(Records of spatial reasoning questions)
-- Begin --

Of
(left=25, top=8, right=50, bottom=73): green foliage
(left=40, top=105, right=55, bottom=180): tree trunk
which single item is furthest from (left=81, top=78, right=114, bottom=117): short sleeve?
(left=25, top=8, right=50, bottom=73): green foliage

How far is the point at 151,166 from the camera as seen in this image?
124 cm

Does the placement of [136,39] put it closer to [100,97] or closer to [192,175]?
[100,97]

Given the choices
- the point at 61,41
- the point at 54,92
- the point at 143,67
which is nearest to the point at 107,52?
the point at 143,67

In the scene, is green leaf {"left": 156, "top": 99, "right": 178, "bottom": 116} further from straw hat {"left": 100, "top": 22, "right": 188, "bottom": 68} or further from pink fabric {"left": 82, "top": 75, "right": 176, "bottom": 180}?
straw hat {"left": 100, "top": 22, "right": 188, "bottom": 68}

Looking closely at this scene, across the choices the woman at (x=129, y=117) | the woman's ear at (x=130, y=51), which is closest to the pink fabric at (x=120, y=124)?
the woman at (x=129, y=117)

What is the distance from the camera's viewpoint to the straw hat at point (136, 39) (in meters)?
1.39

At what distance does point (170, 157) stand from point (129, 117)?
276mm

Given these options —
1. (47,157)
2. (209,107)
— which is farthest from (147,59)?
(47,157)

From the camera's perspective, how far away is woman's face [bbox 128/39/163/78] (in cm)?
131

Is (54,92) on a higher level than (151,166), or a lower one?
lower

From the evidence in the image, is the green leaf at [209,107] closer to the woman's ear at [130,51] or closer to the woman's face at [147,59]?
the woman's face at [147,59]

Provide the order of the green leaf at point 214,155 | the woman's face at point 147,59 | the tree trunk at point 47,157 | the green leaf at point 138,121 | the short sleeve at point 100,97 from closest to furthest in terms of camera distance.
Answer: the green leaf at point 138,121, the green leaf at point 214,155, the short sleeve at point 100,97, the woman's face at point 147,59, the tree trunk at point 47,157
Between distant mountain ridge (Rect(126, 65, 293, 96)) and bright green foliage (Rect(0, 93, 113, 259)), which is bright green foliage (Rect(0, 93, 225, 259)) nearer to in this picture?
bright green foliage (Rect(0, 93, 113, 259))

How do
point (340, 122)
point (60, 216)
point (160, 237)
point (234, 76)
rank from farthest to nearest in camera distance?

-- End --

-- Given task --
Copy out all of the items above line for line, without changing a single character.

-- Solution below --
Of
(left=25, top=8, right=50, bottom=73): green foliage
(left=40, top=105, right=55, bottom=180): tree trunk
which single item is furthest from (left=81, top=78, right=114, bottom=117): short sleeve?
(left=25, top=8, right=50, bottom=73): green foliage

How far is the point at 151,166 from the camera as seen in this image?
124 cm

Does the placement of [136,39] put it closer to [100,97] or closer to [192,175]?
[100,97]

Given the choices
- the point at 61,41
- the point at 54,92
- the point at 143,67
which is nearest to the point at 107,52?
the point at 143,67

In the scene, is green leaf {"left": 156, "top": 99, "right": 178, "bottom": 116} further from straw hat {"left": 100, "top": 22, "right": 188, "bottom": 68} or further from pink fabric {"left": 82, "top": 75, "right": 176, "bottom": 180}?
straw hat {"left": 100, "top": 22, "right": 188, "bottom": 68}

Looking closely at this scene, across the choices the woman at (x=129, y=117) | the woman's ear at (x=130, y=51), which is closest to the pink fabric at (x=120, y=124)?
the woman at (x=129, y=117)

What is the distance from the camera's viewpoint to the straw hat at point (136, 39) (in meters)?
1.39

At what distance does point (170, 157) stand from point (129, 117)?
276mm

Given these options —
1. (47,157)
2. (209,107)
— which is farthest from (147,59)?
(47,157)

From the camera's perspective, how far away is woman's face [bbox 128/39/163/78] (in cm)?
131

Is (54,92) on a higher level than (151,166), or a lower one?
lower

From the evidence in the image, is the green leaf at [209,107] closer to the woman's ear at [130,51] or closer to the woman's face at [147,59]?
the woman's face at [147,59]

Provide the order of the green leaf at point 214,155 | the woman's face at point 147,59 | the tree trunk at point 47,157 | the green leaf at point 138,121 | the short sleeve at point 100,97 from closest to furthest in terms of camera distance.
Answer: the green leaf at point 138,121, the green leaf at point 214,155, the short sleeve at point 100,97, the woman's face at point 147,59, the tree trunk at point 47,157
Between distant mountain ridge (Rect(126, 65, 293, 96)) and bright green foliage (Rect(0, 93, 113, 259)), which is bright green foliage (Rect(0, 93, 225, 259)) nearer to in this picture?
bright green foliage (Rect(0, 93, 113, 259))

How do
point (340, 122)
point (60, 216)
point (160, 237)
point (234, 76)
rank from farthest to nearest in camera distance?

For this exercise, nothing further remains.